Spatial relationship records:
__________

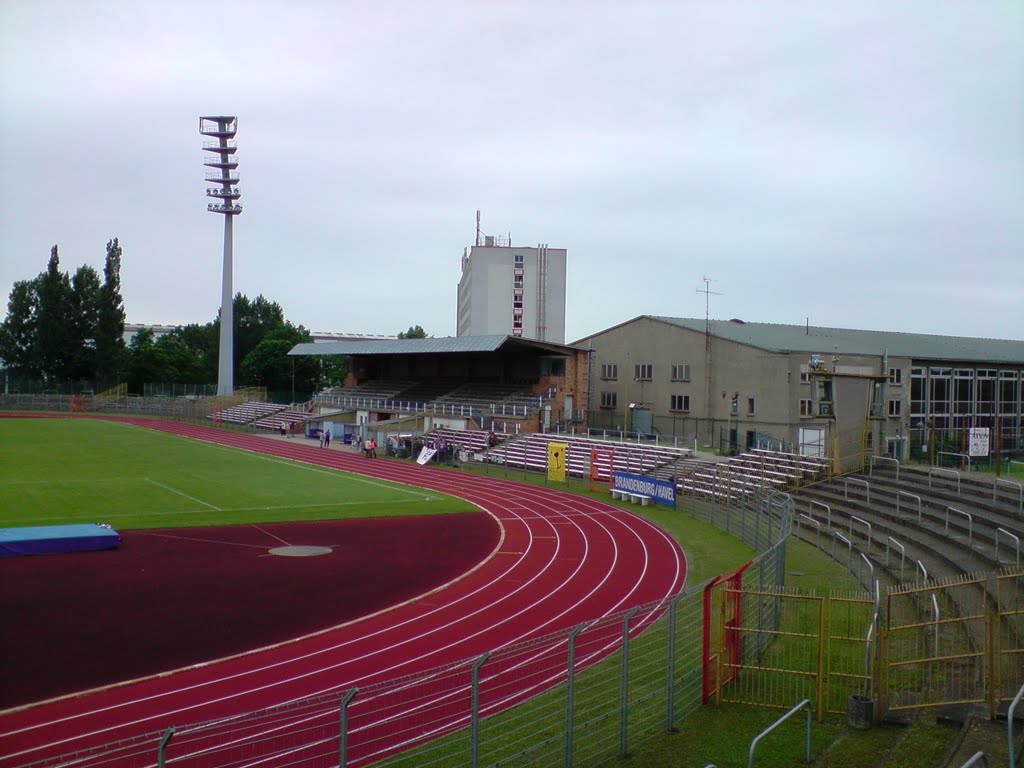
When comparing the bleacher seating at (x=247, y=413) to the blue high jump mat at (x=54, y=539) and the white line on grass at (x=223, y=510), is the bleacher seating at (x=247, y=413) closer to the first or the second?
the white line on grass at (x=223, y=510)

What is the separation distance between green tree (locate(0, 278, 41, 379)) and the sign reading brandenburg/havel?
75596mm

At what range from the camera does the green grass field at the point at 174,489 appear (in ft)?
91.7

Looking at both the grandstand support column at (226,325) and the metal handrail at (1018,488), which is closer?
the metal handrail at (1018,488)

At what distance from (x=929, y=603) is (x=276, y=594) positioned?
12.8 m

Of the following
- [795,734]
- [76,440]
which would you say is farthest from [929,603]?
[76,440]

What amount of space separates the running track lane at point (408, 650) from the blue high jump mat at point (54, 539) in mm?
9767

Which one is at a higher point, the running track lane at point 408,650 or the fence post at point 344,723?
the fence post at point 344,723

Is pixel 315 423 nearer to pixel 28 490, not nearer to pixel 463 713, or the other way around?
pixel 28 490

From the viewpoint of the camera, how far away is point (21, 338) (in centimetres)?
8931

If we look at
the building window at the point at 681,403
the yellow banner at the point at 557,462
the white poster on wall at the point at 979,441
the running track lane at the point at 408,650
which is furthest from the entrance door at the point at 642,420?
the running track lane at the point at 408,650

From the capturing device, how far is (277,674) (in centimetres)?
1319

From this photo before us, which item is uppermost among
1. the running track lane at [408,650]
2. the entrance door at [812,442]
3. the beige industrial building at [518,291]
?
the beige industrial building at [518,291]

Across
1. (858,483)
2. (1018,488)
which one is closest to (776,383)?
(858,483)

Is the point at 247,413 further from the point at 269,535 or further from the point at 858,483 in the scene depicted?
the point at 858,483
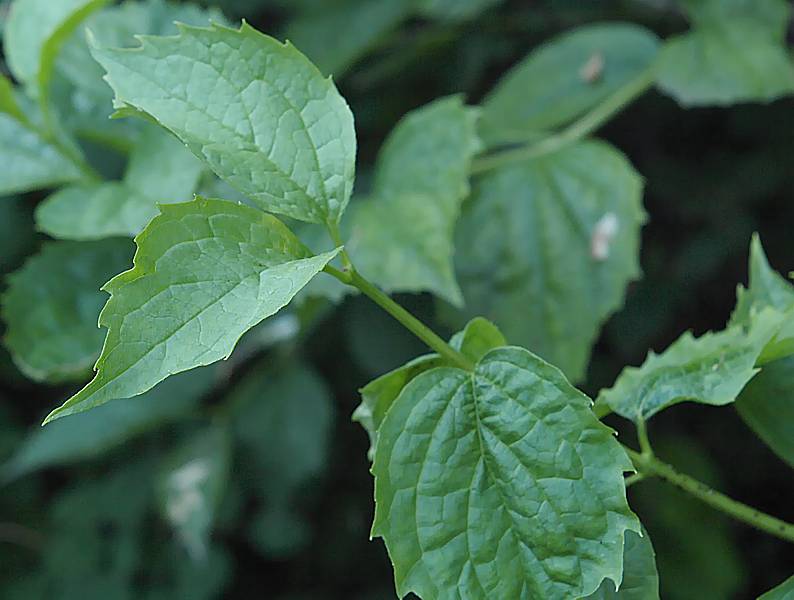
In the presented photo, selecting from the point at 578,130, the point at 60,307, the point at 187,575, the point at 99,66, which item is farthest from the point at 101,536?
the point at 578,130

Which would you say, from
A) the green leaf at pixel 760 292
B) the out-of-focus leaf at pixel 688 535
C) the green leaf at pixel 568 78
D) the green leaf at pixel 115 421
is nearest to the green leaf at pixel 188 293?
the green leaf at pixel 760 292

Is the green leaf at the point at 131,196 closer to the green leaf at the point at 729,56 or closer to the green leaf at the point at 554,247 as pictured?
the green leaf at the point at 554,247

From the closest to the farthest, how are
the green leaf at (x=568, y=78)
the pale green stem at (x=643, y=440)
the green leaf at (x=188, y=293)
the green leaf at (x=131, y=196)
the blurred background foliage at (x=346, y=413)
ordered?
the green leaf at (x=188, y=293)
the pale green stem at (x=643, y=440)
the green leaf at (x=131, y=196)
the green leaf at (x=568, y=78)
the blurred background foliage at (x=346, y=413)

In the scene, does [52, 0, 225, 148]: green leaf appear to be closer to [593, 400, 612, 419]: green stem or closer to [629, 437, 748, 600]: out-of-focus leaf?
[593, 400, 612, 419]: green stem

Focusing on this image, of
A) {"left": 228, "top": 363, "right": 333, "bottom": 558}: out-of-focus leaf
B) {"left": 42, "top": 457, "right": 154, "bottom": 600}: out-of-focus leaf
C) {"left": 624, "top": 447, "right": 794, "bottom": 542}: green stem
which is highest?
{"left": 624, "top": 447, "right": 794, "bottom": 542}: green stem

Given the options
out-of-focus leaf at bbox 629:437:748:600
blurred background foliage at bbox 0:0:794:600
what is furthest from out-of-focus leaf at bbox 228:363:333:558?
out-of-focus leaf at bbox 629:437:748:600

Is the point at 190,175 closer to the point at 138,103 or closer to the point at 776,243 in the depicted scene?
the point at 138,103

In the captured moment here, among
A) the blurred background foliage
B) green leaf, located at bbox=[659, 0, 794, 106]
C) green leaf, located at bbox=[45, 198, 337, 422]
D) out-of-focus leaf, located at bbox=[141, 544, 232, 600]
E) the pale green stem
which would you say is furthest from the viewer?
out-of-focus leaf, located at bbox=[141, 544, 232, 600]
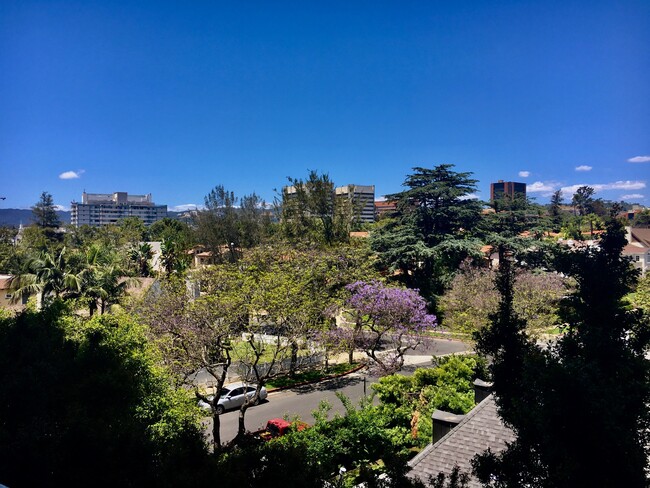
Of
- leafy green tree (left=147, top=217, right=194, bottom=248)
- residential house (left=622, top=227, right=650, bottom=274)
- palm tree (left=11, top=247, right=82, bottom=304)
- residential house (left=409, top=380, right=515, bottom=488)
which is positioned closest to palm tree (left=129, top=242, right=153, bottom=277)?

__________

[WHAT TO WORK ON]
Nothing but the lines from the one holding "Is the point at 190,175" through the last line of the entries should be written out, exactly and inclusively, minus the pictures.

[ANSWER BELOW]
Is the point at 190,175 closer to the point at 138,103 or closer to the point at 776,243 in the depicted scene?
the point at 138,103

In the captured moment here, among
A) the blurred background foliage
B) green leaf, located at bbox=[659, 0, 794, 106]
C) green leaf, located at bbox=[45, 198, 337, 422]
D) out-of-focus leaf, located at bbox=[141, 544, 232, 600]
E) the pale green stem
which would you say is furthest from the viewer?
out-of-focus leaf, located at bbox=[141, 544, 232, 600]
Of
- leafy green tree (left=147, top=217, right=194, bottom=248)
- residential house (left=622, top=227, right=650, bottom=274)
- palm tree (left=11, top=247, right=82, bottom=304)
- residential house (left=409, top=380, right=515, bottom=488)
which is positioned closest to palm tree (left=129, top=242, right=153, bottom=277)?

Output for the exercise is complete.